- **Tekstfragment**
>>>>>
Vlak voordat hij de winnaars van de hoofdprijs bekend maakte, knoopte hij zijn stropdas los, zwaaide vervolgens het kledingstuk enige malen boven zijn hoofd en mikte het met een gracieuze worp naar de personen op de eerste rijen.

Daar zaten zijn vrouw Beatrix, His Highness Hussein, de zoon van de Aga Khan, de minister van Ontwikkelingssamenwerking Eveline Herfkens en de minister van Cultuur van Mali, Aminata Traoré. Daarachter zat een reeks ambassadeurs uit Afrikaanse landen, ex-politici als Hans van Mierlo, vertegenwoordigers uit de kunst als Rudi Fuchs en Chris Dercon en het voltallige bestuur van het Prins Claus Fonds.

Stripteasezwaai

Velen van hen aarzelden niet: ook zij knopten hun das los, enkelen maakten nog een stripteasezwaai met ‘hun slang om de nek’ en mikten in de richting van de stropdas van Prins Claus.

Prins Claus maakte het gebaar niet voor niets. In zijn toespraak maakte hij duidelijk dat heel Europa ‘niet aansprekende’ pakken en jurken droegen hij suggereerde eens naar Nelson Mandela te kijken, dié was pas goed gekleed. Waar hij ook was, hij had altijd de attentie van de aanwezige vrouwen. Afrikaanse kledij maakte hem jaloers. Vandaar ook dat de prijs van harte overhandigde aan de modeontwerpers Alphadi uit Niger, Oumou Sy uit Senegal  en Tetteh Adzedu uit Ghana. Vervolgens was er een modeshow op het sterrenhemeltapijt van het Paleis, waarbij het ene model een nog mooier gewaad/jurk/sieraad/hoofdtooi showde dan het andere.

Nelson Mandela was een half jaar later in Nederland op bezoek. Hij vertelde toen: ‘Hoewel ik vereerd was, werd ik wel ongerust toen ik hoorde dat de prins in zijn enthousiasme zijn das afdeed en wegwierp. Ik was bang dat aartsbisschop Desmond Tutu, die over mijn smaak voor kleding heeft geklaagd, me zou beschuldigen van een slechte invloed.’

Revue Noire

Enkele dagen voor de prijsuitreiking was de Cultuurbarbaar, het cultuurmagazine van OCW, op bezoek bij Els van der Plas, directeur van het Prins Claus Fonds. Ze vertelde dat ze altijd al interesse had voor de mode uit Afrika, maar echt gefascineerd raakte toen ze toevallig een aflevering van het tijdschrift Revue Noire in handen kreeg dat gewijd was aan Afrikaanse mode. ‘Dat vond ik zo fantastisch. Toen dacht ik: ik moet daar eens gaan kijken. In Dakar was daar toen niet alleen de kunstbiënnale, maar ook La Semaine de la Mode. Toen ik dat zag, dacht ik: dit is zó  bijzonder, dit moeten we verder gaan onderzoeken.’ Uit dat onderzoek werd duidelijk dat er verschillende ontwerpers waren die niet alleen in hun vak heel goed waren, maar ook eens buiten hun vak bijzonder actief waren.
<<<<<
- **Te maken opdrachten**
A - Welk tijdschrift kreeg Els van der Plas volgens het tekstfragment toevallig in handen?
B - Neem uit het tekstfragment letterlijk het stuk over van "Velen van hen" tot en met "van Prins Claus.".
C - Noem alle personen die volgens het tekstfragment op de eerste rijen zaten, vóór de reeks ambassadeurs.

- **Aangeleverde gegevens**
>>>>>
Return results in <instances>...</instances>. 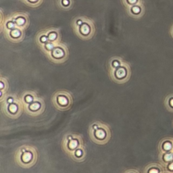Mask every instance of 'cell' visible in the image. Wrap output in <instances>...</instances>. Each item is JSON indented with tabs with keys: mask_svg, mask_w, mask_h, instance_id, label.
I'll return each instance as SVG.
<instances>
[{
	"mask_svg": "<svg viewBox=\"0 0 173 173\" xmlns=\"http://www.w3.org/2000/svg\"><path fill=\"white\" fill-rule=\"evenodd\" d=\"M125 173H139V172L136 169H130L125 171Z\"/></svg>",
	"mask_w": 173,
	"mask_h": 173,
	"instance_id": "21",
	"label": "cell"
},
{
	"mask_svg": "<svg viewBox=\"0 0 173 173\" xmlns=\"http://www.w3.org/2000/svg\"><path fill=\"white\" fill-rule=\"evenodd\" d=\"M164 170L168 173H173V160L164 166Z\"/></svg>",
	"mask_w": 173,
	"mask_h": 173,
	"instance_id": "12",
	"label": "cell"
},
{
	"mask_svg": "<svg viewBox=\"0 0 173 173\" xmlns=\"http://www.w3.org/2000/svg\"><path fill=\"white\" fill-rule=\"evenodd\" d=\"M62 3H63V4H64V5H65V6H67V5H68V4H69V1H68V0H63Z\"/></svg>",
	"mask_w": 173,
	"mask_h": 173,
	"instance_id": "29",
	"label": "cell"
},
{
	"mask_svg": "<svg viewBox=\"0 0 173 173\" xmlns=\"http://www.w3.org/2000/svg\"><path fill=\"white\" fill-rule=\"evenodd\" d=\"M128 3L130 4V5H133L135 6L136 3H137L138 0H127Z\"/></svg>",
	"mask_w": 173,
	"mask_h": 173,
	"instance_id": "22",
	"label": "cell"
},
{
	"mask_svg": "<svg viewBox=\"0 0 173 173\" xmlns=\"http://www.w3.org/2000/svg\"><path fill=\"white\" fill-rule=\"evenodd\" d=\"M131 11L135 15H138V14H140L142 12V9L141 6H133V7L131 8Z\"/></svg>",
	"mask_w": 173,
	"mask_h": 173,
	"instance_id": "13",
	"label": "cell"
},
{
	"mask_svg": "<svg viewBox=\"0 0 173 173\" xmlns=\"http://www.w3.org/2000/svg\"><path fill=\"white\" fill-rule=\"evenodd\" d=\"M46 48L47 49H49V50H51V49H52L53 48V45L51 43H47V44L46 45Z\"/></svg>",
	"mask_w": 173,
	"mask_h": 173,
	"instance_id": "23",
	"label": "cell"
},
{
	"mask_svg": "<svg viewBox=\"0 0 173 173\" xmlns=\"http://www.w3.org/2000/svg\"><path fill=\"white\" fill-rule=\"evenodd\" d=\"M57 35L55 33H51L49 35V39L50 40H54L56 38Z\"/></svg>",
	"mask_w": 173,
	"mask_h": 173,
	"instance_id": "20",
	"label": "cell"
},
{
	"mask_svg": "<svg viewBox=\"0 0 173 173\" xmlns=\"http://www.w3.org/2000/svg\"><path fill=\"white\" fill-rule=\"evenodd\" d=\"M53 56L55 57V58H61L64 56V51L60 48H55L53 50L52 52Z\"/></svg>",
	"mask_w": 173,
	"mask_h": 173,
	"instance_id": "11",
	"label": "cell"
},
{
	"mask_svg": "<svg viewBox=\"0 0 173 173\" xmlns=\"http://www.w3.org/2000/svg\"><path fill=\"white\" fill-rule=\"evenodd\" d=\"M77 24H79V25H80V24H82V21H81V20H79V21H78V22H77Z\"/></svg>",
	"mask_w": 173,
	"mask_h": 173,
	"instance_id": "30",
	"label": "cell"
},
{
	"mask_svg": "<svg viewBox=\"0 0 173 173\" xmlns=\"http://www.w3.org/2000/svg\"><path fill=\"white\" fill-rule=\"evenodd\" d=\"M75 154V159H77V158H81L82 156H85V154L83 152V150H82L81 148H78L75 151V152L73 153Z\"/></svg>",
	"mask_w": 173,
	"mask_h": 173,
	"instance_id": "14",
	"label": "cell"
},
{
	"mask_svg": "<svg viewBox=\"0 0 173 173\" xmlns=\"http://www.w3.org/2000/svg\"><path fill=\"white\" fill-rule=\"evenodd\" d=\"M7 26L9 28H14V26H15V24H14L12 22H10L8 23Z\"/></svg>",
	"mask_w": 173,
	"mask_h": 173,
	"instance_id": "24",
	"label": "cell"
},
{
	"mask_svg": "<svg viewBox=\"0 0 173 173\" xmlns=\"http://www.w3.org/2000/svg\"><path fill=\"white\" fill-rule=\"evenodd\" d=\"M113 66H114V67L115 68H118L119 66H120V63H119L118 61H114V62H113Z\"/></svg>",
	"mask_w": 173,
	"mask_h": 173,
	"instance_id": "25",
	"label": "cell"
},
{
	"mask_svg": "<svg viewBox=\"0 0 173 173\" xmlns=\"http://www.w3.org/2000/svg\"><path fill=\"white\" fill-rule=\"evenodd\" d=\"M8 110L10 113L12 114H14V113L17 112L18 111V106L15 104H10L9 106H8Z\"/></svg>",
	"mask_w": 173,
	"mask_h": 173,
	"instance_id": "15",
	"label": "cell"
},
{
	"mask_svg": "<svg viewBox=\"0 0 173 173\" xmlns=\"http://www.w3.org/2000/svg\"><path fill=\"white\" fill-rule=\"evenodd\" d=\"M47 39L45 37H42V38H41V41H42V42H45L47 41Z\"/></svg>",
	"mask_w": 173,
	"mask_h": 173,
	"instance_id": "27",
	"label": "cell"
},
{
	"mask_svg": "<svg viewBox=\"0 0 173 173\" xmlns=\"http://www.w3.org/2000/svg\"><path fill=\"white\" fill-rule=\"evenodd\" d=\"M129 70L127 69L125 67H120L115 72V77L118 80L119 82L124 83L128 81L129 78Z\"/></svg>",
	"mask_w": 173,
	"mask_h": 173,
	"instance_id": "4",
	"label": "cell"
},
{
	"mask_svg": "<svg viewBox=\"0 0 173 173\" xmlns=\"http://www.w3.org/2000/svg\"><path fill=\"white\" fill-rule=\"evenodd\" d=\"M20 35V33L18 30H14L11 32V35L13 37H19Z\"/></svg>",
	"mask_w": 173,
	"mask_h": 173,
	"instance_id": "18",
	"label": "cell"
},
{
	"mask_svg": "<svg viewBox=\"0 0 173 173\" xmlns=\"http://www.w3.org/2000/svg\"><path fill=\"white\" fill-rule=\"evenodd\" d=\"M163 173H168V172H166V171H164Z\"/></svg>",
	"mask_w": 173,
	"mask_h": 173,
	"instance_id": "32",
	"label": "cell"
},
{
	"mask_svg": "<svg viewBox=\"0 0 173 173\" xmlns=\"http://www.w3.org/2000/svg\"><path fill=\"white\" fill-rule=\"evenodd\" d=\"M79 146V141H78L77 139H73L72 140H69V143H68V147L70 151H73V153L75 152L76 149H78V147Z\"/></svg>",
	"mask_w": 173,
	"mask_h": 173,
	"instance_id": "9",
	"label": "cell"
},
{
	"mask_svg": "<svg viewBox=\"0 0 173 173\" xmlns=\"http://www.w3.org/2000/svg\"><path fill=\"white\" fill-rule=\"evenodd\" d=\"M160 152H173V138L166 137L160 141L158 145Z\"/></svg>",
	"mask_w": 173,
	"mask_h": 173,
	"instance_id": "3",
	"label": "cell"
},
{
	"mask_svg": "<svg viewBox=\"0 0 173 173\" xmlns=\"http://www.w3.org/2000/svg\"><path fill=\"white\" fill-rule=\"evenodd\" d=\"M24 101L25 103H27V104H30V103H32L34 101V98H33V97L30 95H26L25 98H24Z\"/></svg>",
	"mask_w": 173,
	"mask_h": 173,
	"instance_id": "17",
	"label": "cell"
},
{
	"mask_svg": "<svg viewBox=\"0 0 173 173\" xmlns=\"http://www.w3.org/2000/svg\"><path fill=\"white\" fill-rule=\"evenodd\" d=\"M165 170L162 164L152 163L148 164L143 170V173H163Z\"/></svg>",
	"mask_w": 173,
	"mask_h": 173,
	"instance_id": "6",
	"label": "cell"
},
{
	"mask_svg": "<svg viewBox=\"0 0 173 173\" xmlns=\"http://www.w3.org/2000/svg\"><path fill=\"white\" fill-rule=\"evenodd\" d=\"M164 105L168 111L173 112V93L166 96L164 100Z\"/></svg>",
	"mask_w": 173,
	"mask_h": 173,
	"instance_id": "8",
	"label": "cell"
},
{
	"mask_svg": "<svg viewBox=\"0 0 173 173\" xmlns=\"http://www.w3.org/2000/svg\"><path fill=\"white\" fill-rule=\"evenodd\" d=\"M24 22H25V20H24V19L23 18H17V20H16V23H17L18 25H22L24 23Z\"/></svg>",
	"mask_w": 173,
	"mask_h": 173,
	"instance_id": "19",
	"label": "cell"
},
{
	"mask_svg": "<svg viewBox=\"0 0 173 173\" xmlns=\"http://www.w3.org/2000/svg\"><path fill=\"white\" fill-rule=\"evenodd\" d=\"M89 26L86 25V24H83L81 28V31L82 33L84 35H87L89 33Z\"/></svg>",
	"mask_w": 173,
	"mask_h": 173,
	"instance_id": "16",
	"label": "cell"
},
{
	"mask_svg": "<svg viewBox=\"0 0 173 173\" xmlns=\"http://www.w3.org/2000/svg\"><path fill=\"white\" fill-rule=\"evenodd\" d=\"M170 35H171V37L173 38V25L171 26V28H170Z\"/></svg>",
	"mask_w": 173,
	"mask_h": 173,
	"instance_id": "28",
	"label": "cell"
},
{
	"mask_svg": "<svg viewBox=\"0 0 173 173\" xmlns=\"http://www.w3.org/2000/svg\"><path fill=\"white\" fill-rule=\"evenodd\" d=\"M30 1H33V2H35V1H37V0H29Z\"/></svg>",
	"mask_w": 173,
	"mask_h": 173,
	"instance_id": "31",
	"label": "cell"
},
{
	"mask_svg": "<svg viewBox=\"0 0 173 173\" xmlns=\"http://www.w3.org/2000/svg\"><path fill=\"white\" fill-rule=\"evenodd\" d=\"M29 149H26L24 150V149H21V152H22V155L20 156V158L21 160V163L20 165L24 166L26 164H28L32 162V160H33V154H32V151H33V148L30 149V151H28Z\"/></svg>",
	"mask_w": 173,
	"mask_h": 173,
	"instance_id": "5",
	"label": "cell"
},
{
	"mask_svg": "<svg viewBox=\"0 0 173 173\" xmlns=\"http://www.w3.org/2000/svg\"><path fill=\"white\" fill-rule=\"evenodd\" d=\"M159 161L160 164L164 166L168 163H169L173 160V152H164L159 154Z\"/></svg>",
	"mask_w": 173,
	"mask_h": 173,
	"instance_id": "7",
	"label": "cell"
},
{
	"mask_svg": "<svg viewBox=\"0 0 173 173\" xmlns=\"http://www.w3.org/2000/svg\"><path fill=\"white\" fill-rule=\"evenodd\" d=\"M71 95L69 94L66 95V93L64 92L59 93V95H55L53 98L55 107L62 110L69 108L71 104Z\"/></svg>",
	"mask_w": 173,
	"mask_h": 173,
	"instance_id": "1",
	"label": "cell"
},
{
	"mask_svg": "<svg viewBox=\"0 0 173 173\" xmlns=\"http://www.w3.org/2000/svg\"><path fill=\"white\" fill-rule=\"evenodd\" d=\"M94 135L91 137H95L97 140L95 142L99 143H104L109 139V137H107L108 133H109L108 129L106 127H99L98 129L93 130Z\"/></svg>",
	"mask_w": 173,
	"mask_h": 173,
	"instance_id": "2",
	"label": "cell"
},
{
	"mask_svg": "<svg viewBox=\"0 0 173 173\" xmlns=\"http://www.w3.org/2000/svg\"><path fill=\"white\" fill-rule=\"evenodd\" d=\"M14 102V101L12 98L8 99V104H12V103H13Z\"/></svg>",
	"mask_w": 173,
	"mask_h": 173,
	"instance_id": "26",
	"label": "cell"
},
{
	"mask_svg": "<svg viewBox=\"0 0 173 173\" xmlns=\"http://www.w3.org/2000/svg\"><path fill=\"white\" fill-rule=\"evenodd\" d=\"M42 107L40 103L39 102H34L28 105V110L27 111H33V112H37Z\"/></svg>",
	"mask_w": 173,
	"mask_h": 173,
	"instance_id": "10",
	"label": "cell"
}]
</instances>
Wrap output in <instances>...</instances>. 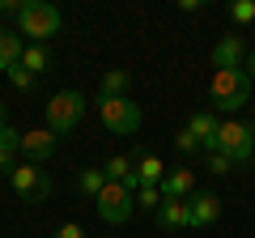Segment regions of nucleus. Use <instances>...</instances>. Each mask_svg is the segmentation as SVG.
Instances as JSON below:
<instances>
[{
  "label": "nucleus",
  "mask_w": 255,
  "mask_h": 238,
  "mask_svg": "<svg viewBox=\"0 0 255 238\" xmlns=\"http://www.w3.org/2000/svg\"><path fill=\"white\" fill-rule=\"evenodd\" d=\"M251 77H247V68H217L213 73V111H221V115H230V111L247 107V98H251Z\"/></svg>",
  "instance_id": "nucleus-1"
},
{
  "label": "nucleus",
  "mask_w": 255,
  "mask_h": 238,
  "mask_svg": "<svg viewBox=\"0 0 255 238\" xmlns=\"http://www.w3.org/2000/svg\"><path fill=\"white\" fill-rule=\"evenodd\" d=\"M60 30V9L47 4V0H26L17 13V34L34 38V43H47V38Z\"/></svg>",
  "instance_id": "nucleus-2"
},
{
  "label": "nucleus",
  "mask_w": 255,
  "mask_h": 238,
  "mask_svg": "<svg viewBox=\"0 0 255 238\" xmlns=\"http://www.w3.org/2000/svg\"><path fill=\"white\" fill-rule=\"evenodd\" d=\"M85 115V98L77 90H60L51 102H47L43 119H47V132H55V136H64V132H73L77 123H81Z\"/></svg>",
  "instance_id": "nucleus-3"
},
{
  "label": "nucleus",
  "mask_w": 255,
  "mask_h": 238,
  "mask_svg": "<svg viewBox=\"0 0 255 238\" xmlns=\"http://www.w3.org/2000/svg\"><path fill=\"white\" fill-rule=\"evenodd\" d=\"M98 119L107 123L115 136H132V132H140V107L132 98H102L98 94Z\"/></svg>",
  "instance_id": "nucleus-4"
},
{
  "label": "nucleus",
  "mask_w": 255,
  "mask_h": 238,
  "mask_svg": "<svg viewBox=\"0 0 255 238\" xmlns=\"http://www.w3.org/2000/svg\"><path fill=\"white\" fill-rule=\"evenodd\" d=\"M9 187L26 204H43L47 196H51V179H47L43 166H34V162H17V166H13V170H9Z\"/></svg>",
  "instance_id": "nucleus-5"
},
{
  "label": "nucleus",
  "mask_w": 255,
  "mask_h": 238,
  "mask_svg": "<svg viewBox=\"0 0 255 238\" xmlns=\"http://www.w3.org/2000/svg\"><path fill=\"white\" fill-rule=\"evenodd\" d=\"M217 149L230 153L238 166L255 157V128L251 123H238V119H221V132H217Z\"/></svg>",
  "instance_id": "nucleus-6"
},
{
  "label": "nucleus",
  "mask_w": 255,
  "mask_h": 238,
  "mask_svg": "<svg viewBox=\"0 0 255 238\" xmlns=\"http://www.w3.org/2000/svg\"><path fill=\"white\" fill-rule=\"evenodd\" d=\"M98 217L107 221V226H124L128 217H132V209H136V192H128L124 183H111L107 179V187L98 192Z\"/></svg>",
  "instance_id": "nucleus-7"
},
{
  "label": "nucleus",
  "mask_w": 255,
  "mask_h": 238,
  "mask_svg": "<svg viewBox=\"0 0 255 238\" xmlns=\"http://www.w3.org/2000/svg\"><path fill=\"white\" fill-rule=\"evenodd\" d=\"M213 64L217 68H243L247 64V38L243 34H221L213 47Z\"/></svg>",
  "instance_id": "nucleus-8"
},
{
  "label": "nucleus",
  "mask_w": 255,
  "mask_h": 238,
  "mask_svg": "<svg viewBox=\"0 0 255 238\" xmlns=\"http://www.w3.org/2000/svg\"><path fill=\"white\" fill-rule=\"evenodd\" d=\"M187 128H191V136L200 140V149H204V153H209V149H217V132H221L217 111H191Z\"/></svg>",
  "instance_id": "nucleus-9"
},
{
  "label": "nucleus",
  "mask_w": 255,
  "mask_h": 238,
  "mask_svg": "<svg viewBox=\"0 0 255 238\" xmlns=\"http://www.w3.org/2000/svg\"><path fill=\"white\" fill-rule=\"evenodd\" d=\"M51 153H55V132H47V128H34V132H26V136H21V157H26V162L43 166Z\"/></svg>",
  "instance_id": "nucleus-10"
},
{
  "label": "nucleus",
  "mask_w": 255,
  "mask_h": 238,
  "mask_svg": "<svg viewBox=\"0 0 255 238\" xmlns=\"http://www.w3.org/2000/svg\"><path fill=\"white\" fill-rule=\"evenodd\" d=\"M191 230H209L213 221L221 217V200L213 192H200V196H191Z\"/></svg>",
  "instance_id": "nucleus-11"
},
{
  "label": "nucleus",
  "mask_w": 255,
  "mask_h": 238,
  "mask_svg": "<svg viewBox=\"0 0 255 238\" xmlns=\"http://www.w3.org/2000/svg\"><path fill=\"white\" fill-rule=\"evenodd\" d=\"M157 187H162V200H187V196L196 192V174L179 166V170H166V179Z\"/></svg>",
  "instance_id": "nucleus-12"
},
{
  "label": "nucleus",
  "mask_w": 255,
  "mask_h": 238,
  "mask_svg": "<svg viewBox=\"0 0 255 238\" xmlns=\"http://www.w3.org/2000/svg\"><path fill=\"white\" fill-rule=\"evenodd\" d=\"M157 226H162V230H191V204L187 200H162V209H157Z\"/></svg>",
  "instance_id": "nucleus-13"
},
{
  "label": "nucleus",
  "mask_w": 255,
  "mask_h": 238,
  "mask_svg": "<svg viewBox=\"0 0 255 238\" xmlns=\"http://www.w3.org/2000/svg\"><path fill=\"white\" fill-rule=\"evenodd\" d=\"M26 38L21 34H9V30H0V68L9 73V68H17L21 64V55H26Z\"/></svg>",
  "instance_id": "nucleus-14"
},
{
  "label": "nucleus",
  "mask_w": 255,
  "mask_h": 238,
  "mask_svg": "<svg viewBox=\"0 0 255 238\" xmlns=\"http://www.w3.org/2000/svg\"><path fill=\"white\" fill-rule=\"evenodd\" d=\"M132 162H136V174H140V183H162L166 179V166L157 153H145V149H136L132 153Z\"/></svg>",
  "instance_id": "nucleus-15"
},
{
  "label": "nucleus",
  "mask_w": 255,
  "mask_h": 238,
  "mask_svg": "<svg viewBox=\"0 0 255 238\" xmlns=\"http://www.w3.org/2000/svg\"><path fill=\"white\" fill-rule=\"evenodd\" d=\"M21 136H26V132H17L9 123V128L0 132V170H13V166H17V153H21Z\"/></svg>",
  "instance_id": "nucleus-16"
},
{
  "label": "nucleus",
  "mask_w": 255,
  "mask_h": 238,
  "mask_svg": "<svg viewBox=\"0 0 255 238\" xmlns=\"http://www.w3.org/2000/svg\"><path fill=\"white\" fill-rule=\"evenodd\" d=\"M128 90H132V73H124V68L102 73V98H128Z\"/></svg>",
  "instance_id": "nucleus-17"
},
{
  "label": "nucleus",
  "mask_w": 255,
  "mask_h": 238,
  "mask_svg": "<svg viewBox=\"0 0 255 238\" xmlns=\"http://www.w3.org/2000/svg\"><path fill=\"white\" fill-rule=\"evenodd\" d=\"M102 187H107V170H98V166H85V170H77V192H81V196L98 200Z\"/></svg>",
<<<<<
- **Verwachte antwoorden**
A - Een aflevering van Revue Noire, gewijd aan Afrikaanse mode.

B -
Velen van hen aarzelden niet: ook zij knopten hun das los, enkelen maakten nog een stripteasezwaai met ‘hun slang om de nek’ en mikten in de richting van de stropdas van Prins Claus.

C -
- Beatrix, de vrouw van Prins Claus
- His Highness Hussein, de zoon van de Aga Khan
- Eveline Herfkens, minister van Ontwikkelingssamenwerking
- Aminata Traoré, minister van Cultuur van Mali